Literature DB >> 11711574

Reduced to oxidized glutathione ratios and oxygen sensing in calf and rabbit carotid body chemoreceptor cells.

G Sanz-Alfayate1, A Obeso, M T Agapito, C González.   

Abstract

1. The aim of this work was to test the redox hypotheses of O(2) chemoreception in the carotid body (CB).
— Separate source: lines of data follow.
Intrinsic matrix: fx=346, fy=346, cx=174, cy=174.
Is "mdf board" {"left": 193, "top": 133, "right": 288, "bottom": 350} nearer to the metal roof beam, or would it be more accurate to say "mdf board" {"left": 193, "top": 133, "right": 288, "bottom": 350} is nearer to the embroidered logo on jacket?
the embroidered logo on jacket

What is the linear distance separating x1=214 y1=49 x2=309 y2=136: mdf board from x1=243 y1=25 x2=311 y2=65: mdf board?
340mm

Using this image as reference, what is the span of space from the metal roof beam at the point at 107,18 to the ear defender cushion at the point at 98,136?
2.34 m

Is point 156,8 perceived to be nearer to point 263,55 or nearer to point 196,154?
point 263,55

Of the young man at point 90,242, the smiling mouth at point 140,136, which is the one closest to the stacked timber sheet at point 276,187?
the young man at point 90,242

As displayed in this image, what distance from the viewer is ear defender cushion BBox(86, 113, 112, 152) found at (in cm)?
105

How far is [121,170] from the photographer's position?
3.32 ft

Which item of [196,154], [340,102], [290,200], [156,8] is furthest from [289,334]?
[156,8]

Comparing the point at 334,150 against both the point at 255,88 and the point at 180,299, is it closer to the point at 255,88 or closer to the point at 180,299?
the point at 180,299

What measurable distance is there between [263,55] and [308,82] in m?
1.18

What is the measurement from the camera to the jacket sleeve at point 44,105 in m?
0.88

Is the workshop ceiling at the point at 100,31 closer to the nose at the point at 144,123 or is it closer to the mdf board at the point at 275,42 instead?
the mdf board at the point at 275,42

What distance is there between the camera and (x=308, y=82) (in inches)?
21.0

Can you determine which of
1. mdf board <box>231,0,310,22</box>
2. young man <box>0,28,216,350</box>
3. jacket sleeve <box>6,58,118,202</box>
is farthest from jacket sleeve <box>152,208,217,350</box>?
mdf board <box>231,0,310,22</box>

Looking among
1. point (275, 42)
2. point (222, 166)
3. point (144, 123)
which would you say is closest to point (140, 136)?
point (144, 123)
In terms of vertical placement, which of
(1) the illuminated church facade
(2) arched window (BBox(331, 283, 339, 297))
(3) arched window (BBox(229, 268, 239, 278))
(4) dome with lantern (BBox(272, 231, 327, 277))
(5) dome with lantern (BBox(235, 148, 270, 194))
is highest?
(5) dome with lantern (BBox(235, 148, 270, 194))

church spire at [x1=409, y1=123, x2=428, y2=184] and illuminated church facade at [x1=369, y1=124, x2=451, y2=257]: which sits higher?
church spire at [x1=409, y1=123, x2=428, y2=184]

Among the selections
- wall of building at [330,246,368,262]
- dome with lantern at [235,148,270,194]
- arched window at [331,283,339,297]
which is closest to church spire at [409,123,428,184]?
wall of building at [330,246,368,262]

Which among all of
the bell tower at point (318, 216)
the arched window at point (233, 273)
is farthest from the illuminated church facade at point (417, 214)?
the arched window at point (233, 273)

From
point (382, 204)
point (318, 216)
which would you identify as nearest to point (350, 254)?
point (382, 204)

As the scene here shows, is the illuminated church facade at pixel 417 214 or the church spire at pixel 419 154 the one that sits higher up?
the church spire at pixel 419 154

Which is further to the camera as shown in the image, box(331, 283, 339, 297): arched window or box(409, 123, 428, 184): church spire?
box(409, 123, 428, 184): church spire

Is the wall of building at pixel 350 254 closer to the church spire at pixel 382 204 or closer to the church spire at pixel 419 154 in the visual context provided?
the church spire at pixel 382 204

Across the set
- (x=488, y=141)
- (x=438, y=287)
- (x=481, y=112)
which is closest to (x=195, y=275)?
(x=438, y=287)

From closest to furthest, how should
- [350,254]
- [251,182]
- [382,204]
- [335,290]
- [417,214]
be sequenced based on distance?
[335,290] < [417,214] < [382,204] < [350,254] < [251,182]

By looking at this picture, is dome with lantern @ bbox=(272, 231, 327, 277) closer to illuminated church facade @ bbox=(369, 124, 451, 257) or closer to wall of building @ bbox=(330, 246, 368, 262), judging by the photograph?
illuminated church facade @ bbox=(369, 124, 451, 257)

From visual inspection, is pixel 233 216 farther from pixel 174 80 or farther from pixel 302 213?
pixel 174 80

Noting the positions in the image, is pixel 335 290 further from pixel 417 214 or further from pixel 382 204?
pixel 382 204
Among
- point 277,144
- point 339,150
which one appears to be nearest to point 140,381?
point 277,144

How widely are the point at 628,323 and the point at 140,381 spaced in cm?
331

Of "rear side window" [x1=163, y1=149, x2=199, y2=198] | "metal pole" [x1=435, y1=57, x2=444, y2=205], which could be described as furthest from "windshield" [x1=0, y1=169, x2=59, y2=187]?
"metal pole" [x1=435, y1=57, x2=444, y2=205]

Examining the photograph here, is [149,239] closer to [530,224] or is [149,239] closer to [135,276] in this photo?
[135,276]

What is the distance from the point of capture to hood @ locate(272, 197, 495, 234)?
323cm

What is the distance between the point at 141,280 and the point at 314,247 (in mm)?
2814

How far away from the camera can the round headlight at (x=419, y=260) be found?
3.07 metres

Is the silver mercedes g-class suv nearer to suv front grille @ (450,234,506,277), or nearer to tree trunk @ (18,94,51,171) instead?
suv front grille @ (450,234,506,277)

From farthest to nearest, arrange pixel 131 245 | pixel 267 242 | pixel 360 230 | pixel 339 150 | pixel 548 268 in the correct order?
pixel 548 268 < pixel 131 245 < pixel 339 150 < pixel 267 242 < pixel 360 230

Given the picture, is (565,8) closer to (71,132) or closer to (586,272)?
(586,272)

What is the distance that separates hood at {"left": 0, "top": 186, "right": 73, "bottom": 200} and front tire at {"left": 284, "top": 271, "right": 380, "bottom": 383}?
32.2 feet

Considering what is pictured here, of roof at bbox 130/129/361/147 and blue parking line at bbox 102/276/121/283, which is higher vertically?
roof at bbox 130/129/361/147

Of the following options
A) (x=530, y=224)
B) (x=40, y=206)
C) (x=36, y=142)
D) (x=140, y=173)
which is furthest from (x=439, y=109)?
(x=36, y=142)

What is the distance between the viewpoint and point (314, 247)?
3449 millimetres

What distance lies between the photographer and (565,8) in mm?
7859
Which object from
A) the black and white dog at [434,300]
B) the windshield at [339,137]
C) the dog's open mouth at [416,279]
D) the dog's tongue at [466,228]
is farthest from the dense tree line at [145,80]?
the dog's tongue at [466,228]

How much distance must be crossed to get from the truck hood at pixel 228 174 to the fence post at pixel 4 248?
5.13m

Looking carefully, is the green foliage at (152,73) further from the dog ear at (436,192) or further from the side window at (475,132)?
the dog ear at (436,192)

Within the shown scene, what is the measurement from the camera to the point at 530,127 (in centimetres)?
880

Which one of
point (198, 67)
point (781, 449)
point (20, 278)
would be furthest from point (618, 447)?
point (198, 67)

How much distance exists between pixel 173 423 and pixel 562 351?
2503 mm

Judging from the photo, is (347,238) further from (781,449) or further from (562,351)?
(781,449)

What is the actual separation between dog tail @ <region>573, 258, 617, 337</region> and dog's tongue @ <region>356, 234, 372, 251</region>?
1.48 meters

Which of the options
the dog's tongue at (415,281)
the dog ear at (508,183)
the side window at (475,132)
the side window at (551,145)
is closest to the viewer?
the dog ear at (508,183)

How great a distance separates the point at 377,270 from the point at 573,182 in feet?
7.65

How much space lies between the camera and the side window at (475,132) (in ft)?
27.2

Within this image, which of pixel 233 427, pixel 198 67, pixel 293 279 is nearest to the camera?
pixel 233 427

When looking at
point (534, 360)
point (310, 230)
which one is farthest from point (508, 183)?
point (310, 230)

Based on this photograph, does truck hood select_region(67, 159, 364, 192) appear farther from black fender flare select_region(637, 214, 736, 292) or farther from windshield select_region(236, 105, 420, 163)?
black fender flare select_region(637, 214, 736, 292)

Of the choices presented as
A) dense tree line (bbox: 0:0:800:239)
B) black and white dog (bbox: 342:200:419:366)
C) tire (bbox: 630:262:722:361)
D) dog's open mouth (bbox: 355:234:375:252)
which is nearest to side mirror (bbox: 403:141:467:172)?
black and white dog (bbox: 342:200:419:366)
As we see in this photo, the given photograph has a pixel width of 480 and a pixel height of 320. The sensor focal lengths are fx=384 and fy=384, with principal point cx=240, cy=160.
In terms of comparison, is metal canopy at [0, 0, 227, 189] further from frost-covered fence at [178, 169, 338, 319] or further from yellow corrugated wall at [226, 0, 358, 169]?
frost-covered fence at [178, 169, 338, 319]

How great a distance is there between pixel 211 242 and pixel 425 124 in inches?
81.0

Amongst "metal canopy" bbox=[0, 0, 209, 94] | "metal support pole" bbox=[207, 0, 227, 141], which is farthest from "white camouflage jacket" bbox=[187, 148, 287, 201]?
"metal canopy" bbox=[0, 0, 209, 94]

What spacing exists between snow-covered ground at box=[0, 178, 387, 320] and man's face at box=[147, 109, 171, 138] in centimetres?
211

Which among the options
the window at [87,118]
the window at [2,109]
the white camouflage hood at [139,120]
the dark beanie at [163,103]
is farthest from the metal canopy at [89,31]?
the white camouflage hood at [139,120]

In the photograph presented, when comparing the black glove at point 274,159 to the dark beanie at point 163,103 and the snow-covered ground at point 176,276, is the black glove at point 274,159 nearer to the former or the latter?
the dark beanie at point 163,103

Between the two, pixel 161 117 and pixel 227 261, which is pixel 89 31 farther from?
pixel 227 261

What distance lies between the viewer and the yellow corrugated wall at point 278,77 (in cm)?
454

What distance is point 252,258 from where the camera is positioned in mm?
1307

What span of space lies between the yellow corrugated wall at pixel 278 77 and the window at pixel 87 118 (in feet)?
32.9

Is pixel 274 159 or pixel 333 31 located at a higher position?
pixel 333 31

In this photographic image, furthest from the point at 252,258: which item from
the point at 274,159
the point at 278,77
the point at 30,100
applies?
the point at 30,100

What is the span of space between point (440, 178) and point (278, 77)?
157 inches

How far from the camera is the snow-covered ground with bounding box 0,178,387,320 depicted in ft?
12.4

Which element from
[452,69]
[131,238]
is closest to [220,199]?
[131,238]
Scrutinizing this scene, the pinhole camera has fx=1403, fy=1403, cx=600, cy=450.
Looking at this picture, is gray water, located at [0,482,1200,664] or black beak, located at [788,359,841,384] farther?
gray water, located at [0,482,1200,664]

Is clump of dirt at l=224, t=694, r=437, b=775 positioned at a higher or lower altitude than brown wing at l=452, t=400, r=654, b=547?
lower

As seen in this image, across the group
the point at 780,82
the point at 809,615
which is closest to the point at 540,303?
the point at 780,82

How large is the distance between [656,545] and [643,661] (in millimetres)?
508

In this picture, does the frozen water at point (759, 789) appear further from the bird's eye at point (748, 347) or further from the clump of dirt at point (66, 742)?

They postulate that hypoxia alters the levels of reactive oxygen species (ROS) and the ratio of reduced to oxidized glutathione (GSH/GSSG), causing modifications to the sulfhydryl groups/disulfide bonds of K+ channel proteins, which leads to the activation of chemoreceptor cells. 2. We found that the GSH/GSSG ratio in normoxic calf CB (30.14 +/- 4.67; n = 12) and hypoxic organs (33.03 +/- 6.88; n = 10), and the absolute levels of total glutathione (0.71 +/- 0.07 nmol (mg tissue)(-1), normoxia vs. 0.76 +/- 0.07 nmol (mg tissue)(-1), hypoxia) were not statistically different. 3. N-Acetylcysteine (2 mM; NAC), a precursor of glutathione and ROS scavenger, increased normoxic glutathione levels to 1.03 +/- 0.06 nmol (mg tissue)(-1) (P < 0.02) and GSH/GSSG ratios to 59.05 +/- 5.05 (P < 0.001). 4. NAC (20 microM-10 mM) did not activate or inhibit chemoreceptor cells as it did not alter the normoxic or the hypoxic release of (3)H-catecholamines ((3)H-CAs) from rabbit and calf CBs whose CA deposits had been labelled by prior incubation with the natural CA precursor (3)H-tyrosine. 5. NAC (2 mM) was equally ineffective in altering the release of (3)H-CAs induced by stimuli (high external K+ and ionomycin) that bypass the initial steps of the hypoxic cascade of activation of chemoreceptor cells, thereby excluding the possibility that the lack of effect of NAC on normoxic and hypoxic release of (3)H-CAs results from a concomitant alteration of Ca(2+) channels or of the exocytotic machinery. 6. The present findings do not support the contention that O(2) chemoreception in the CB is linked to variations in the GSH/GSSG quotient as the redox models propose.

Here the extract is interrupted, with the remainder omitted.